## Work order
For the material below, the expected output is exactly the lines between the line holding "Model ketenanalyse" and the line holding "Payoff du certificat outperformance", inclusive, with pictures left out.

## Entries provided
################
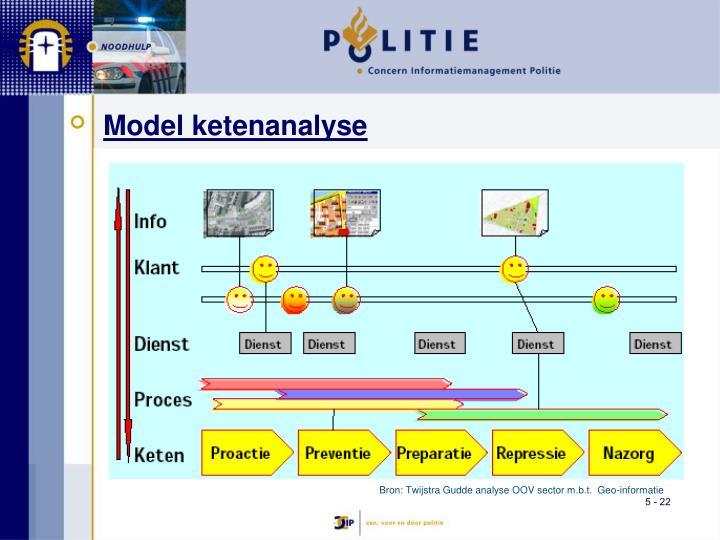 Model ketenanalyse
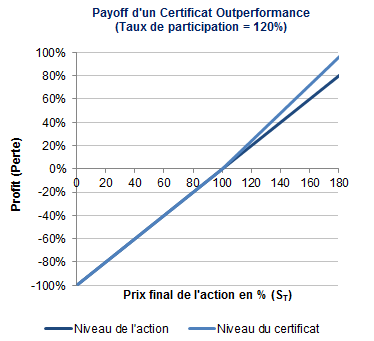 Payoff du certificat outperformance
################
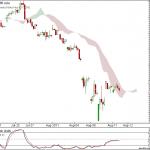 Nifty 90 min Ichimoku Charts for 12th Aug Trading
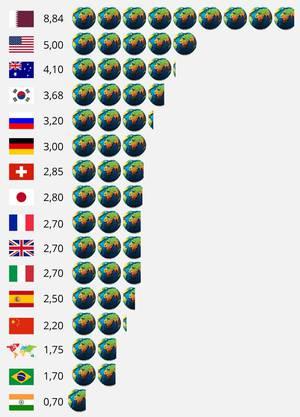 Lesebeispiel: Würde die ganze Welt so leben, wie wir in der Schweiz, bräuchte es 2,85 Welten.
################
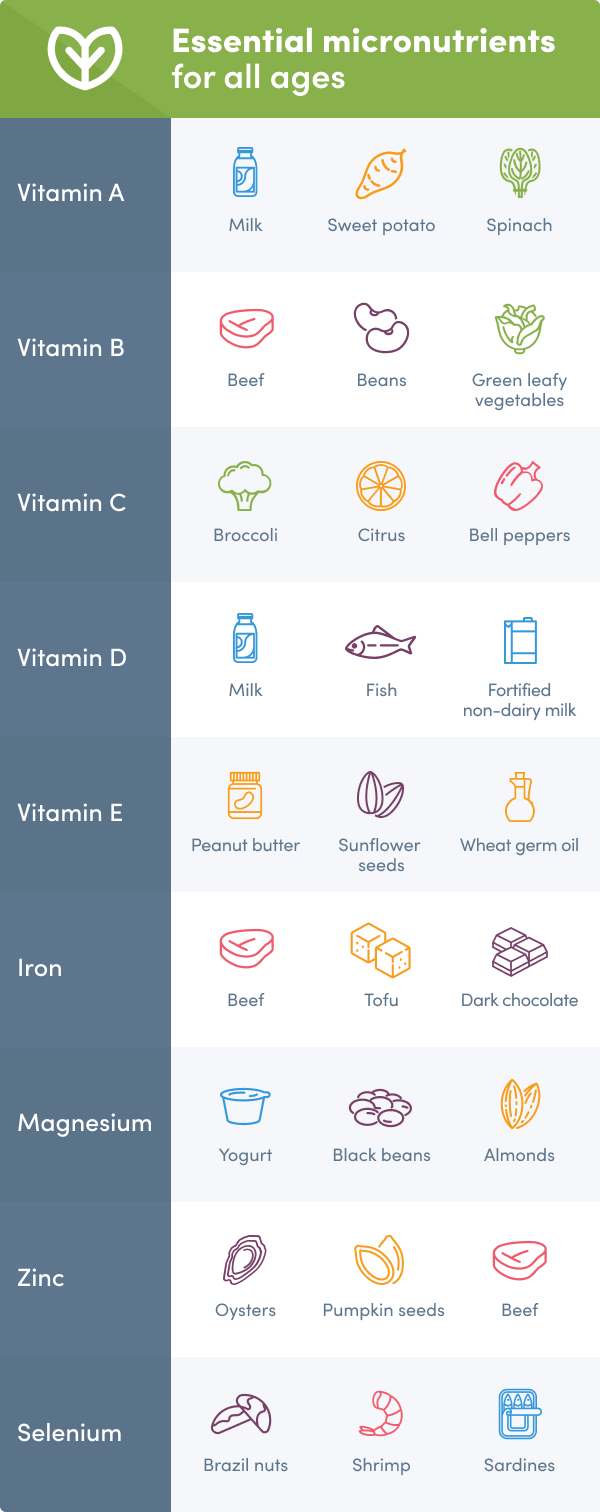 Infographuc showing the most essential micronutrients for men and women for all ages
################
## Response for this exercise
 Model ketenanalyse
 Payoff du certificat outperformance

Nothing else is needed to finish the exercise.